Al Aman neighbourhood

This area in the capital is growing slowly and offers plenty of green space.

Wide, tree-lined streets separate apartment blocks from the busy main roads.
Powered by automated translation

On a cool weekend afternoon, Safwan Abed, his wife, Noora, and their five children enjoy a barbecue and some family time together in a public park near Abu Dhabi's 31st Street. "We call this our garden because it is so lovely and quiet. Not many people come here at all," he says. Visiting from Khalifa Street in the city centre, the family welcomes the shade offered by the park's mature trees, where hundreds of birds chatter away.

Bordered by Fourth Street (also referred to as Muroor Road), this well-established green space has been a great place to escape from the hurly-burly of the city for many years, even if the main road from which it is reached has become significantly busier in recent times.

Abdul Abdul, an expatriate from Pakistan, moved to Al Aman neighbourhood near the park 15 years ago. "These traffic lights on Muroor and 31st Street were the informal gateway to Abu Dhabi," he reminisces. "When you reached them you knew you were finally heading out of the desert and towards the city."

The neighbourhood, consisting of three blocks, Al Aman and Al Rehhan, but commonly called Muroor by its residents, stretches from 25th Street to 31st Street and is bordered by Muroor Road and Sheikh Rashid bin Saeed Al Maktoum Road (2nd Street or Airport Road).
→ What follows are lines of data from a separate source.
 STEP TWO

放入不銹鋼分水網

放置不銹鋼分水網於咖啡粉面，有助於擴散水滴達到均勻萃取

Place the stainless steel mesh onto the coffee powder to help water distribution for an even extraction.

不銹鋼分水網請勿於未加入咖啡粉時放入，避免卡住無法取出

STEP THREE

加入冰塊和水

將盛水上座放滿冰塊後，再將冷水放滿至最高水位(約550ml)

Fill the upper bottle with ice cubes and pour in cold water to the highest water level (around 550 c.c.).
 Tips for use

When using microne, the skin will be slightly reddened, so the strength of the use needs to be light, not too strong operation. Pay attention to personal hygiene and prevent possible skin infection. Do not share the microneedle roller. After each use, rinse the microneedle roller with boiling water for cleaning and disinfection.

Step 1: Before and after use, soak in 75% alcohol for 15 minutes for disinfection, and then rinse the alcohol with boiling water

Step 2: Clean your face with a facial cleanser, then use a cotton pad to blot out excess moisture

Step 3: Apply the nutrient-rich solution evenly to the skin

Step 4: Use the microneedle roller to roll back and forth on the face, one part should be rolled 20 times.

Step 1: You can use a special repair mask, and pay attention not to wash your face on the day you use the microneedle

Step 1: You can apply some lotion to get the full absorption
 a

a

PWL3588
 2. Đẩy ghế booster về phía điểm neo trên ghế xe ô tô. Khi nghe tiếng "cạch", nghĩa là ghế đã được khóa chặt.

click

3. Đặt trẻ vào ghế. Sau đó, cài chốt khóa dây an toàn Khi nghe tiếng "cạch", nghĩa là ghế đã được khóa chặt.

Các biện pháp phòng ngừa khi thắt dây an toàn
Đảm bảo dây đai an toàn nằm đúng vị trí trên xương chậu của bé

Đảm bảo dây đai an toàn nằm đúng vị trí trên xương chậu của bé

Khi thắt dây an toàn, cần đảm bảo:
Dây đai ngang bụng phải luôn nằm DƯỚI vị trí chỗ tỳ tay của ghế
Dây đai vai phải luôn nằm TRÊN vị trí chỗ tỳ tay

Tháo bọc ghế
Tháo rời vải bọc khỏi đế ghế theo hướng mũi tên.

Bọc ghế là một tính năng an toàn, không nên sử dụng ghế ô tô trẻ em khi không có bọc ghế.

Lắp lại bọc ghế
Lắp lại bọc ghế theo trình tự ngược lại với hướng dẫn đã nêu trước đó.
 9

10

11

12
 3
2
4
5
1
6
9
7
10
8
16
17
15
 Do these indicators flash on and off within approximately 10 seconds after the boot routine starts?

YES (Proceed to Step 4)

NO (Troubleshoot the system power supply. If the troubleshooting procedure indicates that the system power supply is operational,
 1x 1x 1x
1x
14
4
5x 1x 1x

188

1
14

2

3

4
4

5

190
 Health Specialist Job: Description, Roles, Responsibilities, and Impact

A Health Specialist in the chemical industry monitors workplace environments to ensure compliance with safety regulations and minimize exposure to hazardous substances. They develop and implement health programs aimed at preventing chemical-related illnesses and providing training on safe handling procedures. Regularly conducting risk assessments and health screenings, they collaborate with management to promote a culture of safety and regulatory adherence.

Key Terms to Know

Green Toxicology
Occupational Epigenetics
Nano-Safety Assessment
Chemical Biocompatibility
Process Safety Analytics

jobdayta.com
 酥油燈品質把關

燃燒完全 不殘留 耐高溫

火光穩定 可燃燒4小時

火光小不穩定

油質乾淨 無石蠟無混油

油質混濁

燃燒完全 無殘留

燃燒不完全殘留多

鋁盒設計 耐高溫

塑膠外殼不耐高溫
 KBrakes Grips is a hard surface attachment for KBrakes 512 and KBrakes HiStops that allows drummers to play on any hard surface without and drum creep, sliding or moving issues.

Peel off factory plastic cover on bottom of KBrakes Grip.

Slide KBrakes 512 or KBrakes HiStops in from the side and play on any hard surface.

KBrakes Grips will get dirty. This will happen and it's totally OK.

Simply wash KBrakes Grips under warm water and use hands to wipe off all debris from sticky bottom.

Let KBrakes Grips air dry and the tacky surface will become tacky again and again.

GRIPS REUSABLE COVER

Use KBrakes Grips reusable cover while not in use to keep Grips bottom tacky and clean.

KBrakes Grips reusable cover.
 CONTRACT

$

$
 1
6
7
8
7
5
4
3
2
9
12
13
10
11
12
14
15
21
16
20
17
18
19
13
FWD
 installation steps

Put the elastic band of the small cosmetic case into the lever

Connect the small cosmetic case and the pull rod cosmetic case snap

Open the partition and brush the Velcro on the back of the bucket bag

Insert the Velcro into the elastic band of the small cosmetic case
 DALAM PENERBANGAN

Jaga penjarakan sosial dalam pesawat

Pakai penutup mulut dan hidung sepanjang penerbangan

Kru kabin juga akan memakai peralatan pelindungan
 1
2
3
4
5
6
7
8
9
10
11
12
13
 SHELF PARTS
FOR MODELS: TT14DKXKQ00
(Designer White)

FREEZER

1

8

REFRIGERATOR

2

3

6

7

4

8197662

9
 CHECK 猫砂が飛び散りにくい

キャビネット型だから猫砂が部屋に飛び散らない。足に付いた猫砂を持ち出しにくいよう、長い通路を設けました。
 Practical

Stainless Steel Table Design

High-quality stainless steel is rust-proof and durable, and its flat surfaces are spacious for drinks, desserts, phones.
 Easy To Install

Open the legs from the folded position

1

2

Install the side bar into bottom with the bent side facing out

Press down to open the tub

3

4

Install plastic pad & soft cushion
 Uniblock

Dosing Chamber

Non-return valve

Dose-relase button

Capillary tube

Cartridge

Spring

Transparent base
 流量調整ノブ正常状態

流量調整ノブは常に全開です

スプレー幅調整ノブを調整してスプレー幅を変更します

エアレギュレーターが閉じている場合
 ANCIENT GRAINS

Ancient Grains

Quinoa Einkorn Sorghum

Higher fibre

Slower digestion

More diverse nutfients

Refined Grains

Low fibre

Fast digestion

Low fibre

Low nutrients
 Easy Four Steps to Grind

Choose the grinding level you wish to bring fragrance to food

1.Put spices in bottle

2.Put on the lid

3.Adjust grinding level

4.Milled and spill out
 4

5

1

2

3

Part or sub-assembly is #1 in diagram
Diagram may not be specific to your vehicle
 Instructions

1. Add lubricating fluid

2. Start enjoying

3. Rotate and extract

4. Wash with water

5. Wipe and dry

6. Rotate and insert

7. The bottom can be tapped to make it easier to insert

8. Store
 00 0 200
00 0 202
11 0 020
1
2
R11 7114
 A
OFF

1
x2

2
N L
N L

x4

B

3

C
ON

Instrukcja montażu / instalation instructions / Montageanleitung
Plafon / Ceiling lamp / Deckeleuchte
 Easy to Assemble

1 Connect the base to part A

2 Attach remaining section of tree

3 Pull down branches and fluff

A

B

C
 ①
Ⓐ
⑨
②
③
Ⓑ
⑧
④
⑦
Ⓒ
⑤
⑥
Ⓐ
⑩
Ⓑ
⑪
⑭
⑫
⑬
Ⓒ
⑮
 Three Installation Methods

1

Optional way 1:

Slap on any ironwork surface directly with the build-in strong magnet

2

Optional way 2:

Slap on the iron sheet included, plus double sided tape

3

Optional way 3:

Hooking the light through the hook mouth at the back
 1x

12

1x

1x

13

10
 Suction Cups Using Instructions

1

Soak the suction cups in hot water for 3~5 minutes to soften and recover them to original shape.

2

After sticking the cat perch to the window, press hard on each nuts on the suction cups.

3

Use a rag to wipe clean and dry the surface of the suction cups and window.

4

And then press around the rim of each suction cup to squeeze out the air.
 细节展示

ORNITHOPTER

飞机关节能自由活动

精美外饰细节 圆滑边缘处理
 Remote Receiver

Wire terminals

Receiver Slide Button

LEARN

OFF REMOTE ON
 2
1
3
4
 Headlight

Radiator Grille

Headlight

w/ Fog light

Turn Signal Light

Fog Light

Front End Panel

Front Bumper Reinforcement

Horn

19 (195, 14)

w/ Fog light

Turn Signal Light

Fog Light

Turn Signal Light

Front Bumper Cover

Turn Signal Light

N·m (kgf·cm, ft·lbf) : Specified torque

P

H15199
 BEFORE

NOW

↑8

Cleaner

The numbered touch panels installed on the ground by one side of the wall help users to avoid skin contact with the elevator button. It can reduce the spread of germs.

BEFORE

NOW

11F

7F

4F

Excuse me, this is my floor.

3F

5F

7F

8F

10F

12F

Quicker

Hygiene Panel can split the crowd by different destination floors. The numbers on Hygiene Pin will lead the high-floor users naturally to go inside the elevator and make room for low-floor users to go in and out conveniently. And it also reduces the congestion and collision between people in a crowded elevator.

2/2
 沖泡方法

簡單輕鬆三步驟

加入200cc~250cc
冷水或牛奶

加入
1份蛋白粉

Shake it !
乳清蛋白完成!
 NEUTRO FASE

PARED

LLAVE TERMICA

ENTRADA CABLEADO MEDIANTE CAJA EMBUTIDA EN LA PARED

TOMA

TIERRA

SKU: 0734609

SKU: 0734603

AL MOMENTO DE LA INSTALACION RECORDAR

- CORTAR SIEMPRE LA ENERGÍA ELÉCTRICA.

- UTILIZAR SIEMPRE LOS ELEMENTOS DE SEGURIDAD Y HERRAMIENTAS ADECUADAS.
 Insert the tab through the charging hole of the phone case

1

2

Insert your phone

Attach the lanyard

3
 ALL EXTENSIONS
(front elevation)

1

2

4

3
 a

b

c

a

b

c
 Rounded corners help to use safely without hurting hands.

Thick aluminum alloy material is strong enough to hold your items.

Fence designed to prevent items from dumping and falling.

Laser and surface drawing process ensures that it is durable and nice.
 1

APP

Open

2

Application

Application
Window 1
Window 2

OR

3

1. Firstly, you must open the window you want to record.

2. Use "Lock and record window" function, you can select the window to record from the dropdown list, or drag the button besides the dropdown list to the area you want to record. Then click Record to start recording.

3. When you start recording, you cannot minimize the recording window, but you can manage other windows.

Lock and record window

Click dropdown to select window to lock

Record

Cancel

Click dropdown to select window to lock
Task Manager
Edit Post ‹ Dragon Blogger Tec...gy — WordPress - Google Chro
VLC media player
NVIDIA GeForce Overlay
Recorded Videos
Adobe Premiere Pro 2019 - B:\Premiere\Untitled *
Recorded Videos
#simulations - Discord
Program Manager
This area is changing, though, slowly becoming part of modern Abu Dhabi, no longer considered to sit on the city's fringes.

The large patch of land on the corner of Airport Road and 31st Street is currently a construction site, where Al Qudra Real Estate's Danet Abu Dhabi project is gradually emerging. The development will soon be "a mixed-use master-plan community consisting of a range of commercial and residential facilities," according to the company's website.

Al Qudra plans to eventually complete more than 30 tower blocks, as well as a sports and social centre. Meanwhile, the Holiday Inn Abu Dhabi has been open for more than a year, and is now one of the neighbourhood's most familiar landmarks.

The first Danet Abu Dhabi blocks now tower above the row of five and six-storey buildings that have lined the Muroor Road end of 31st Street for many years, although residents seem remarkably sanguine about the slow creep of progress. Seven-year-old Tala Ahmed from Jordan says proudly that a new children's park will open soon, right outside her building's front door.

Look closely, though, and you'll still find clues pointing to how the neighbourhood used to look before the new developments overshadowed all else. A sign on the corner of 31st Street directs you to a now-flattened "municipality garage". This historic notice indicates this was once the site of an Abu Dhabi Municipality bus station and truck garage. Hundreds of mechanics and engineers used to work on vehicles here, although today few mourn its closing.

Meanwhile, a whole range of established businesses sit inside the lower-rise buildings on the Muroor Road side of the block. You'll find a collection of banks here, and there are shisha cafes, too, with small garden areas tumbling out onto the pavements. Al Kalbane and Nagham cafes are bustling with customers, as is the nearby Hamasat Cafeteria.

The usual assortment of shops catering to every community's daily needs - laundries, small convenience stores, barbers, ladies salons and tailors - is here as well.

Leyla Ahmed from Morocco has lived in the neighbourhood for five years and finds the area "very convenient". Now that she has a young son, it is easy to push a buggy along to the local shops. "It is a good excuse to grab some fresh air and exercise, as well as to go shopping," she says.

In contrast, Julia Ballis, a German expatriate, is just settling into life in the neighbourhood: "I've lived here for two weeks," she says. "I've moved into a company flat and the person who has helped me the most is the building's watchman, who knows everything."

There are several schools here too, including the Japanese School, Al Worood Academy and, on 29th Street, Lycée Louis Massignon and American International School. Predictably, during term time, the streets are teeming with cars and buses doing drop-offs and pick-ups.

On the opposite side of 29th Street, at the corner of Airport Road, building work is progressing well on another major development, Al Bostan Complex, where a Novotel hotel and several residential towers will open next year.

Moving towards 27th Street, the neighbourhood changes and is home to many important institutions overseeing law and order. Large brown road signs indicate the official nature of buildings that include the Government and Diplomatic Protection department, Special Tasks, K9 Security Inspection Department and Police Specialist Clinics Complex.

A few streets of older-style villas are clustered here, although signs state that most of them are empty and must not be entered. A handful still have cars parked outside, indicating that some residents remain, although it is clear that a new development will soon flatten this once-proud clutch of housing.

Finally, the drivers and vehicles licensing department is a landmark in its own right. The large complex of buildings filling the entire block between 27th and 25th Streets will be familiar to any driver who has had to re-register his car. A new police building is also under construction here.

Although this diverse area still has a relatively small residential component, like so much of the capital, it's a neighbourhood poised at a tipping point, ready to welcome new residents to its emerging high-density developments.